Es trifft zunächst zu, daß nach der Judikatur des Obersten Gerichtshofes die Teileinklagung von Schmerzengeld nur ausnahmsweise zulässig sein soll (vgl RIS-Justiz RS0031300; RS0031307; RS0031015) und diese Rechtsprechung in der Lehre auf erhebliche Kritik gestoßen ist (Klicka, Keine Teilklage bei Schmerzengeld? ÖJZ 1991, 435; Ertl, Noch immer nicht Veraltetes zur Teileinklagung von Schmerzengeldansprüchen, RZ 1997, 146). Diese Frage muß hier allerdings nicht erörtert werden. Es entspricht nämlich ebenfalls der bereits vom Rekursgericht zitierten ständigen Rechtsprechung, daß das Prozeßhindernis der rechtskräftig entschiedenen Streitsachen die Identität des Anspruches voraussetzt (Fasching, ZPR2 Rz 1515; Rechberger in Rechberger ZPO § 411 Rz 7 mwN). Identität des Anspruches, bei der eine neue Klage ausgeschlossen ist, liegt aber nur dann vor, wenn der Streitgegenstand der neuen Klage und der Urteilsgegenstand des schon vorliegenden Urteiles gleich sind, also sowohl das Begehren inhaltlich dasselbe fordert, was bereits rechtskräftig zuerkannt oder aberkannt wurde. Wird daher nur ein Teil einer Forderung eingeklagt, schließt die Rechtskraft des Urteiles eine weitere Forderung auch dann nicht aus, wenn die erste Klage nicht als Teilklage bezeichnet war (Fasching aaO Rz 1516; SZ 49/114; EFSlg 25.326; ZVR 1992/26).

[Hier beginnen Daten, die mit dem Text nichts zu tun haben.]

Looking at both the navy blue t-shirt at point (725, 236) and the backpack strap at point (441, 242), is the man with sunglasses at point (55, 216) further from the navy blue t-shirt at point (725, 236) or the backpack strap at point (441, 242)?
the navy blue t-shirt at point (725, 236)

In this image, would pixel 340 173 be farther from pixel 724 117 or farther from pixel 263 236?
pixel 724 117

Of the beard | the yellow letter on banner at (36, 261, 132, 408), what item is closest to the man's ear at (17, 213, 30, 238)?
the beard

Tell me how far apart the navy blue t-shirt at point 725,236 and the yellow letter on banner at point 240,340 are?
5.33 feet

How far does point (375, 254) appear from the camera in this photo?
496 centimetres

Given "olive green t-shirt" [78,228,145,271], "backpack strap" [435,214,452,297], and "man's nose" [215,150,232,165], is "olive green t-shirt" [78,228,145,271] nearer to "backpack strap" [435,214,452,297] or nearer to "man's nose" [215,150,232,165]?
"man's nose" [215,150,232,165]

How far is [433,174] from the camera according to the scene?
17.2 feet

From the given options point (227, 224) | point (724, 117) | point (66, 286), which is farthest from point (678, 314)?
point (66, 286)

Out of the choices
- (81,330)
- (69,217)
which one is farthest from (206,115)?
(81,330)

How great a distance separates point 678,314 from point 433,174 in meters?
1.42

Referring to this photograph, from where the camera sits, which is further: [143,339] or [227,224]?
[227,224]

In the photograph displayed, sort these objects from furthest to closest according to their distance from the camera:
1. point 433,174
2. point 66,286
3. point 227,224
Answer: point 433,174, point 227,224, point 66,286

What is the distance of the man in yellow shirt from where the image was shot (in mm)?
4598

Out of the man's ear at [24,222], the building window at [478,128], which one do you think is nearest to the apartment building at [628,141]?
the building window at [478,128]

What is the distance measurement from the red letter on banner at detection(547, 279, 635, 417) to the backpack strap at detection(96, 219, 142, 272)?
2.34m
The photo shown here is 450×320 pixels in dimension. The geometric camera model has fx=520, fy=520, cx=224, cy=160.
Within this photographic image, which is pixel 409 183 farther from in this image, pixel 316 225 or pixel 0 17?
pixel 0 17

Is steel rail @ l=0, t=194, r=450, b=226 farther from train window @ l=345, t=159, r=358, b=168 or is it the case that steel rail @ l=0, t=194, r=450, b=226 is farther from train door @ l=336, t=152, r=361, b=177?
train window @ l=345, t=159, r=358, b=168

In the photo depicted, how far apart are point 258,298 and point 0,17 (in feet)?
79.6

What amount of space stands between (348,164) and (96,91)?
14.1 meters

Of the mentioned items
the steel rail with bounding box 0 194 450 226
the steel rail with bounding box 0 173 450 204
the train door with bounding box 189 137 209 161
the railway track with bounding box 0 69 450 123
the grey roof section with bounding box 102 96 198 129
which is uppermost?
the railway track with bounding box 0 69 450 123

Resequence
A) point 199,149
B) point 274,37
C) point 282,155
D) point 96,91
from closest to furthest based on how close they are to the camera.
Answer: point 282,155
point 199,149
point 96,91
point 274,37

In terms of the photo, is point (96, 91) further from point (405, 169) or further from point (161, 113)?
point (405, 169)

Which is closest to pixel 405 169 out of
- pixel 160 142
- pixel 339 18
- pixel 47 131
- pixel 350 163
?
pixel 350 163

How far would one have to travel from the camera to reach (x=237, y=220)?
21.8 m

Der Kläger macht eine (weitere) Schmerzengeldforderung von S 150.000,-- mit der Begründung geltend, daß die erlittenen Schmerzen tatsächlich S 200.000,-- rechtfertigten, wovon ein bereits zugesprochener Betrag von S 50.000,-- abzuziehen sei. Diesem Begehren steht jedenfalls kein prozessuales Hindernis entgegen (ausdrücklich ZVR 1992/26).

Die vom Rekursgericht als erheblich bezeichnete Rechtsfrage wurde somit im Sinn der ständigen Rechtsprechung des Obersten Gerichtshofes gelöst und kann daher die Zulässigkeit des Revisionsrekurses nicht begründen. Im Revisionsrekurs werden auch andere Rechtsfragen von erheblicher Bedeutung im Sinn des § 528 Abs 1 ZPO nicht aufgezeigt. Die Ausführungen, die darin zur Frage enthalten sind, ob dem Kläger der eingeklagte Schmerzengeldbetrag zuzusprechen ist, gehen am Kern der hier maßgebenden Rechtsfrage vorbei, weil die angeführte Frage erst für die - vom Erstgericht noch zu fällende - Entscheidung in der Sache von Bedeutung ist.

Die Kostenentscheidung gründet sich auf die §§ 40, 50 ZPO.